## Records from a collection

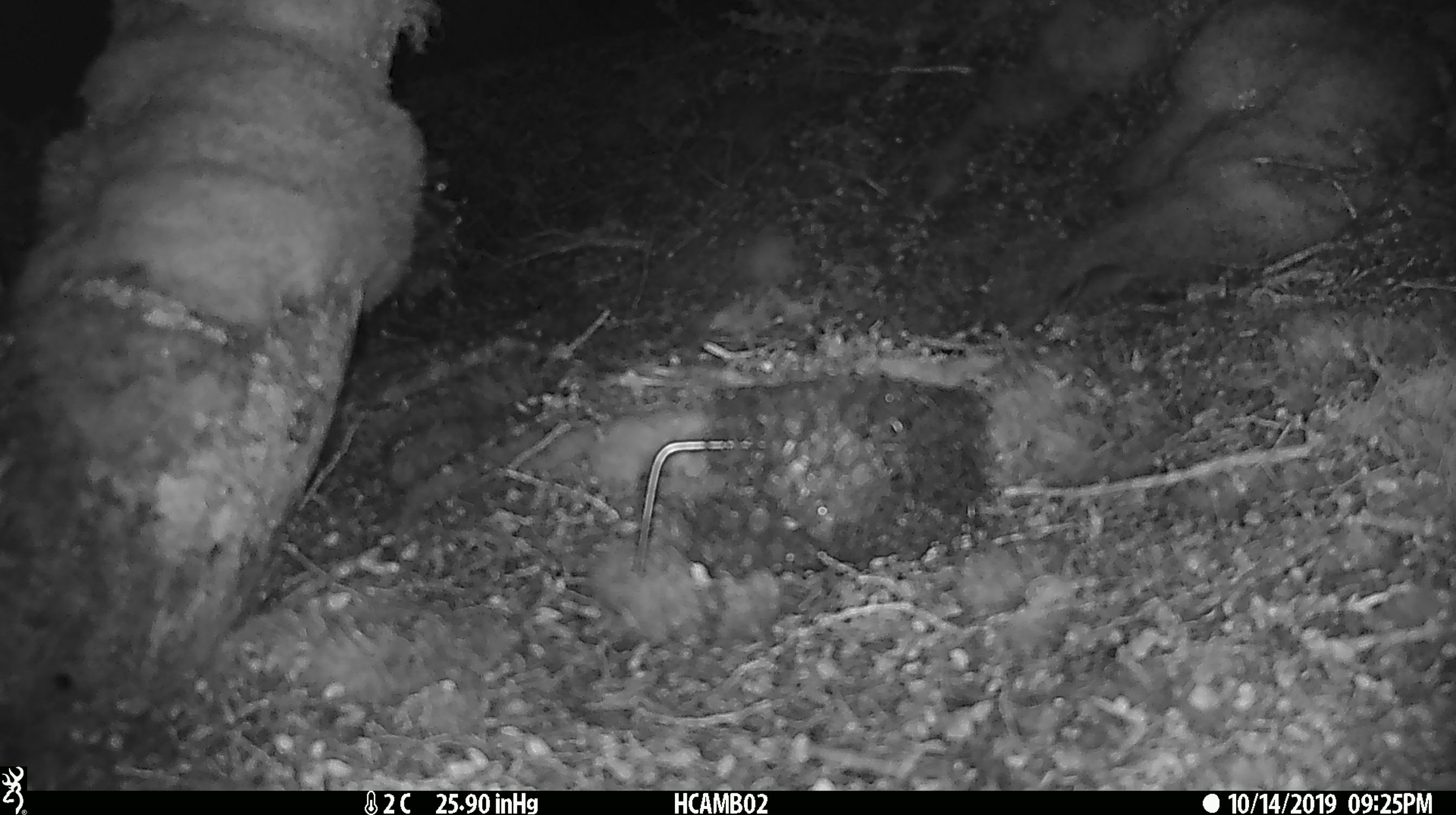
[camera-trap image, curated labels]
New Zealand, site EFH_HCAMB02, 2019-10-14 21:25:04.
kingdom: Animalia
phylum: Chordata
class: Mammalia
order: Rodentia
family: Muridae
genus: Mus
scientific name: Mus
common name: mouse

## WHAT THE TASK REQUIRES
Since the copy must exclude the pictures, transcribe only the text of the records, word for word.

## RESPONSE AREA
[camera-trap image, curated labels]
New Zealand, site EFH_HCAMB02, 2019-10-14 21:25:04.
kingdom: Animalia
phylum: Chordata
class: Mammalia
order: Rodentia
family: Muridae
genus: Mus
scientific name: Mus
common name: mouse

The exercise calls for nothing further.